بسم الله الرحمن الرحيم
Mengenal
Lebih Dekat Nabi Muhammad shallallahu ‘alaihi wa sallam (8)
Segala puji bagi Allah, shalawat dan salam
semoga terlimpah kepada Rasulullah, kepada keluarganya, para sahabatnya dan
orang-orang yang mengikutinya hingga hari Kiamat, amma ba’du:
Berikut lanjutan risalah mengenal lebih dekat Nabi Muhammad
shallallahu ‘alaihi wa sallam, semoga Allah menjadikan risalah ini ikhlas
karena-Nya dan bermanfaat, Allahumma amin.

(Cuplikan dataset penalaran spasial)

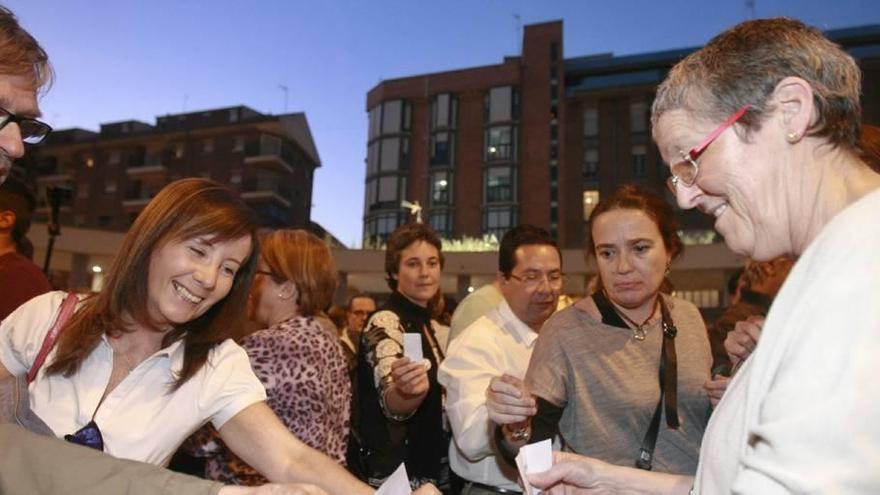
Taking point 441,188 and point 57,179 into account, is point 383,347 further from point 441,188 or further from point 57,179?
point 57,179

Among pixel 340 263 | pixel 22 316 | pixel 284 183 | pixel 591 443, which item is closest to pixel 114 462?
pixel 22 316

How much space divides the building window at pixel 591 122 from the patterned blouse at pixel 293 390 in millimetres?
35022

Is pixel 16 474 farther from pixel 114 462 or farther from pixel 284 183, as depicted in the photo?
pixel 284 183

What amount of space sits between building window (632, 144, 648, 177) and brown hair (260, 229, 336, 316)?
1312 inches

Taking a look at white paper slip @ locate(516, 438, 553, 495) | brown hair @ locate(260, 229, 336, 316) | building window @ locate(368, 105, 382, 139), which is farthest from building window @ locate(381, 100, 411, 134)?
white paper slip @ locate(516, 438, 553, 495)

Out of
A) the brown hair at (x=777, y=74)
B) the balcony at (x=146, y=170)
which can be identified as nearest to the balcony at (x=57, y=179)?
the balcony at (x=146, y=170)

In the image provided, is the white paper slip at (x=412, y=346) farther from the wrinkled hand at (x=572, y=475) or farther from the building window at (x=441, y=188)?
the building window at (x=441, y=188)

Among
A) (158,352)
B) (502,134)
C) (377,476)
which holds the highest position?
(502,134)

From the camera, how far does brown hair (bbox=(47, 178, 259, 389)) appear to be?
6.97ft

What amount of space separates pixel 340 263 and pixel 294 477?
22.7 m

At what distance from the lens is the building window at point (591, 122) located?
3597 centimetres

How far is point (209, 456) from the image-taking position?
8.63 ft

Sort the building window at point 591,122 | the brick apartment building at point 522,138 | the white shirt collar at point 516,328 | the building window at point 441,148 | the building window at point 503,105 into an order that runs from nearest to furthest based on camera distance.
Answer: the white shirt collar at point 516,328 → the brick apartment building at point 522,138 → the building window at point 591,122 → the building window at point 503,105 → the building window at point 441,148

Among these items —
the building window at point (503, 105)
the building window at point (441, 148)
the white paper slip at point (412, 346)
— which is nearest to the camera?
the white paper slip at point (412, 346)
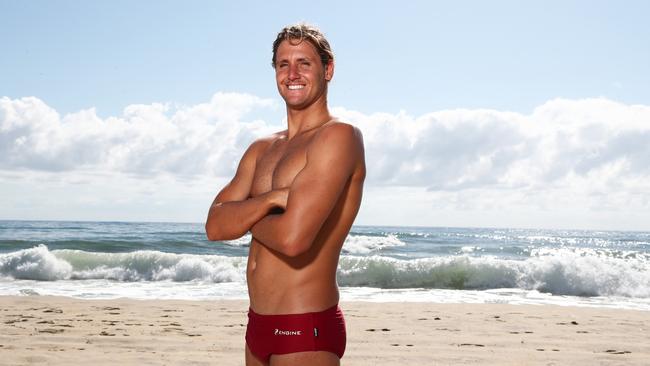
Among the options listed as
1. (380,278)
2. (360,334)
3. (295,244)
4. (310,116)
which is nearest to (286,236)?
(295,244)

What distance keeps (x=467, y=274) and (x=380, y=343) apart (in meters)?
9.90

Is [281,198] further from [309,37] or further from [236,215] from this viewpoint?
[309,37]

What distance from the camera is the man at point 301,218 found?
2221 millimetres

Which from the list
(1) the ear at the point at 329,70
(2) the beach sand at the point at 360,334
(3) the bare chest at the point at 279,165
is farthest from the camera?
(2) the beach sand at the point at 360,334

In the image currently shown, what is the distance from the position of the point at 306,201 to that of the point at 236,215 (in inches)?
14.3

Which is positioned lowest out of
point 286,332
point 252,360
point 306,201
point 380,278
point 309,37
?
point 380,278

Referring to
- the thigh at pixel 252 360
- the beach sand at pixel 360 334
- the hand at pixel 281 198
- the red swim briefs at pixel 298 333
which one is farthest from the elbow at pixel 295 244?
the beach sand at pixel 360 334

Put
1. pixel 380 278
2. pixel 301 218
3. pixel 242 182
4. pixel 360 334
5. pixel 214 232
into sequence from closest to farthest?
...
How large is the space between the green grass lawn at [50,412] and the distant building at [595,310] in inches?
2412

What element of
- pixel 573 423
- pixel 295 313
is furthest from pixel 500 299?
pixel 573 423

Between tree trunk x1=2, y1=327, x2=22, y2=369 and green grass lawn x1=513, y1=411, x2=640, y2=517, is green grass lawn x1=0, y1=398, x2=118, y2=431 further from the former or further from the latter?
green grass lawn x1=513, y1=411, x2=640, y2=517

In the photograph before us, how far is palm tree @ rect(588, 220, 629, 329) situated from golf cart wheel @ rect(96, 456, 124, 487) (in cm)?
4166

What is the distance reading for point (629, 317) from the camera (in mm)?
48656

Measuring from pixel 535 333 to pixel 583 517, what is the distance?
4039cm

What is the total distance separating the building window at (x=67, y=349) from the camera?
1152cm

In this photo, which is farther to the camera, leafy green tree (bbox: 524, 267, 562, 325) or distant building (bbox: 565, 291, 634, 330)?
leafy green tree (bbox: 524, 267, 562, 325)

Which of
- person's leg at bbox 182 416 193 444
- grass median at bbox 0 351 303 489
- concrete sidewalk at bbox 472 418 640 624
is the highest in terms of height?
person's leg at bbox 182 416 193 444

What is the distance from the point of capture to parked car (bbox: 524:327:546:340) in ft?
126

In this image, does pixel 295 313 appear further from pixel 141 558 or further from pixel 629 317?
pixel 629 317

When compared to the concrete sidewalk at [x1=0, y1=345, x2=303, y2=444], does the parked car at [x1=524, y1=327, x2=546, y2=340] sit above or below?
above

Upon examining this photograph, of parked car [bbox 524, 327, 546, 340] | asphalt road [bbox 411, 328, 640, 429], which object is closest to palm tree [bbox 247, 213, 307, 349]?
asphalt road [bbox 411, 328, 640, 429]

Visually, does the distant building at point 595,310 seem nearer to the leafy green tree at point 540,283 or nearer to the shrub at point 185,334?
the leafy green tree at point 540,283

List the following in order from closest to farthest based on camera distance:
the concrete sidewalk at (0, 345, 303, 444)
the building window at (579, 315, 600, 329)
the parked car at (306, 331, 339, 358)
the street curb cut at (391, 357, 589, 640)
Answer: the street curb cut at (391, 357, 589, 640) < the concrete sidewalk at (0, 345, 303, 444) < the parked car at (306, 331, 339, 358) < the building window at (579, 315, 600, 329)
==
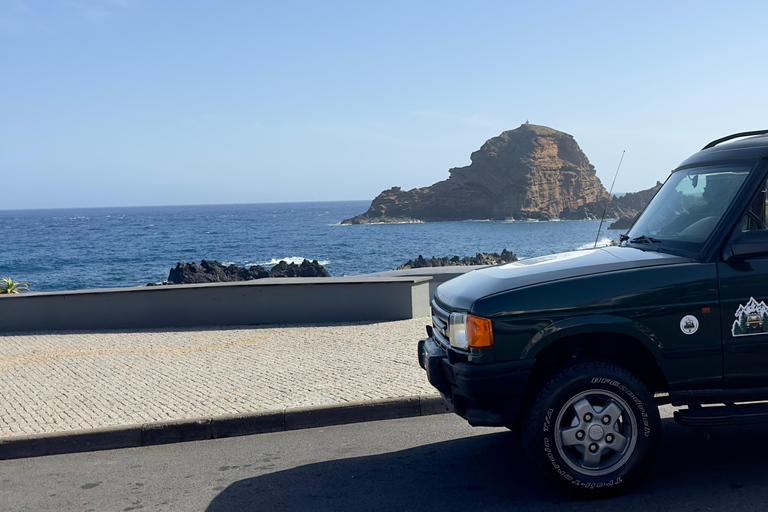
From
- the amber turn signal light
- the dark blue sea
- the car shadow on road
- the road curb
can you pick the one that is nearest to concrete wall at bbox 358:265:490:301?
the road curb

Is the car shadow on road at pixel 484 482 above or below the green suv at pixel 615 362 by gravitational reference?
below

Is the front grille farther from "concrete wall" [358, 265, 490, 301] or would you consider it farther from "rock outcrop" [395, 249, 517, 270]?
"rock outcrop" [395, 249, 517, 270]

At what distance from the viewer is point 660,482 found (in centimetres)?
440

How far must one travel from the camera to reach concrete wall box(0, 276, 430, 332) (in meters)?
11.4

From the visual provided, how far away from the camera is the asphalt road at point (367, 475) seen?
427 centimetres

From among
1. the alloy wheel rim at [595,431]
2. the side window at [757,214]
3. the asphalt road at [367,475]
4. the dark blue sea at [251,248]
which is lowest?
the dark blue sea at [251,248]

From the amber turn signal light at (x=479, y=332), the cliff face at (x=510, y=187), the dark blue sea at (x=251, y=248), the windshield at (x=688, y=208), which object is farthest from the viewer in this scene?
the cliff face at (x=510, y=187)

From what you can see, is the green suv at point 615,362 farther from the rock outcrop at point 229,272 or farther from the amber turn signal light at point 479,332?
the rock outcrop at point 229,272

> _Arahan Tugas_
1. Ringkas paragraf dalam kutipan yang diawali "Segala puji bagi Allah" dengan tetap memuat pokok-pokok isinya.
2. Jawab pertanyaan berikut berdasarkan kutipan:
(a) Bagian keberapa dari seri "Mengenal Lebih Dekat Nabi Muhammad" yang ditunjukkan oleh judulnya?
(b) Kepada siapa saja shalawat dan salam dimohonkan?
(c) Dua harapan apa yang disebutkan untuk risalah ini?
Entri-entri tersebut adalah bahan yang berdiri sendiri dan terpisah dari kutipan.

> _Jawaban Berurutan_
1. Pujian bagi Allah, disertai shalawat dan salam untuk Rasulullah, keluarganya, para sahabatnya, dan para pengikutnya hingga hari Kiamat; amma ba'du.

2.
(a) Bagian ke-8.
(b) Kepada Rasulullah, keluarganya, para sahabatnya, dan orang-orang yang mengikutinya hingga hari Kiamat.
(c) Agar Allah menjadikannya ikhlas karena-Nya dan bermanfaat.